もともとこの話は、その時その時の事件や世相流行などをとり入れて、言わばニュース性を持たせてやる演出で伝わってきたものです。五世笑福亭松鶴師のは、私が聞いたのは戦後でしたが、昭和初期の赤い灯青い灯の道頓堀、カフェー全盛時代や、活弁の真似なんかがはいっていました。
このはなしの一応の原典と見てよいものは江戸時代の小咄本にありますが、各地の民話にもあり、また欧州の民話にもあるそうで、木下順二氏の「陽気な地獄破り」はこのヨーロッパの民話を基にされています。本当の原典は従ってよく判らないというのが答えと言えましょう。
小浜の町から若い(わかい)主人公 若狭(わかさ)が関西の街へ出て、年を重ねつつ色んなものを見る。そんな話と「鯖街道」と「地獄八景亡者戯」は、とても自然に重なっている。
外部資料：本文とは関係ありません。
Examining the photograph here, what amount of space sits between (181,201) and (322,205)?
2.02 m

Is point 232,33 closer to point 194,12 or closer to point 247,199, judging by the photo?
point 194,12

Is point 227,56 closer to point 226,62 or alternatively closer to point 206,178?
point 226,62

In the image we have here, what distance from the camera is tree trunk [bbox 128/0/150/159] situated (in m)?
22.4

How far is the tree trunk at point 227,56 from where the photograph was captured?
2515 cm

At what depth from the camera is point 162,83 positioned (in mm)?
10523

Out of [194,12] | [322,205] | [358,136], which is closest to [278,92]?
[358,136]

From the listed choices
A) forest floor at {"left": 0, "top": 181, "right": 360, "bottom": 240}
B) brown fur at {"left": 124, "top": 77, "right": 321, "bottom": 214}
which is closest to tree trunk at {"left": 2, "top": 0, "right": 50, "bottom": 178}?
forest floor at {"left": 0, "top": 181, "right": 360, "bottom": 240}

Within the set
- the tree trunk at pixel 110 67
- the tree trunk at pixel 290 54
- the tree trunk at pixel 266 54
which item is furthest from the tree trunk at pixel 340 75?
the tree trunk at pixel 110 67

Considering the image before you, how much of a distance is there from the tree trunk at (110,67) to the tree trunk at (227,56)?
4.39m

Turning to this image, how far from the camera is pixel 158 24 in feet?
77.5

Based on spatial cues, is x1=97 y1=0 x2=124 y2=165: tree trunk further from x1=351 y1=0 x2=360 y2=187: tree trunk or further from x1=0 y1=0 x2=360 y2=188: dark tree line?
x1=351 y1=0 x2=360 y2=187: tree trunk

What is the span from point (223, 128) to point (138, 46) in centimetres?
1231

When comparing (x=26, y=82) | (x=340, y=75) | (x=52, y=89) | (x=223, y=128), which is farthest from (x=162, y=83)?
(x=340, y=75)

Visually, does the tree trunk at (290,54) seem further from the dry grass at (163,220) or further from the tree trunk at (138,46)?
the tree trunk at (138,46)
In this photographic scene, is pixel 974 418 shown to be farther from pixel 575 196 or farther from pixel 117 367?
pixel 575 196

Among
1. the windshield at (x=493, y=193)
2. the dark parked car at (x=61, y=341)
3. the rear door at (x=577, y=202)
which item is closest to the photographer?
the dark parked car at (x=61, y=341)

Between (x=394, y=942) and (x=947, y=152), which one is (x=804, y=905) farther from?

その内に、これを十八番の持ちネタとして新しい「地獄八景」を作ってくれる人が出てくることでしょう。これは滅ぼしたくない話です。
2008-03-05[n年前へ]
■「広重」と「ゴッホ」について書いたこと
いくつかのものを並べて眺めてみたり、あるいは、まとめて平均して眺めてみた時、ようやく浮かび上がり見えてくるものがある。たとえば、安藤広重の「名所江戸百景 大はし阿たけの夕立」とゴッホが描いた"Bridge in the Rain (after Hiroshige)"をを眺めてみれば、江戸とパリで時間と距離を隔てて描かれた、けれど不思議なくらい線が重なる景色が見えてくる。そう思う。
広重とゴッホが描いた景色をモーフィングさせた時、その景色を眺めたとき、そのモーフィング画像の中に一体何が見えるだろうか。色の違いだろうか。それとも橋の設計の違いだろうか、それとも、歩く人の気配だろうか。顔料を通して見えてくる静謐感や躍動感だろうか。
並べて眺めることで、初めて見えてくるものの一つが「立体感」だ。ゴッホ(など)の絵画などの絵画を並べて眺めることで、立体的にゴッホが眺めた景色を私たちも見ることができたり、する。不思議なくらい、立体的に見えてきたりする。
広重「名所江戸百景」を3Dで再現しようという、"CG"名所江戸百景を眺めてみたり、114年前にゴッホが眺めた満月を眺めみるたび、とても不思議な気持ちになる。何しろ、空間や時間を、まるで透明人間のように、自由に行き来できるように(自分が眺めることができない、けれど、他の誰かが眺めている)景色を眺めることができるのだから。
「左下」の画像は広重の東海道五十三次の中の「由井」で、「右下」が「由比」でいつの日かに見た景色だ。長い年月を隔ててはいるけれど、多分、ほとんど同じような場所で眺めた同じような景色だ。たぶん、コンピュータで相対的な色ヒストグラムで解析でもすれば、きっと同じような景色に見える。けれど、人が眺めたら、全然違う時代の景色に見える。地形は同じだけれど、自体は全然違う景色に見える、きっと、そんな写真だと思う。
静岡県 由比にある「東海道広重美術館」の入り口には「版画体験コーナー」がある。「広重の東海道五十三次の「由比」を青・赤・黒の三色の版画で再現し、三色重ね刷りすることで、浮世絵の版画(世界初のカラー印刷技術)を体験しよう」というものだ。
色毎の位置合わせは、手でやるにせよ、機械がやるにせよ、とても難しいことだから、(色あわせに祖失敗した)「見当違い」の版画になってしうことも多い。少なくとも、私はそんな見当違いの版画を作ってしまった。けれど、そんな風に版画を作る体験はとても楽しかった。
カラープリンタが割に一般的になった現在、プリントゴッコで浮世絵を作ったりするのも新鮮で良いと思う。消しゴム版画で浮世絵を作ったりするのも、とても面白いと思う。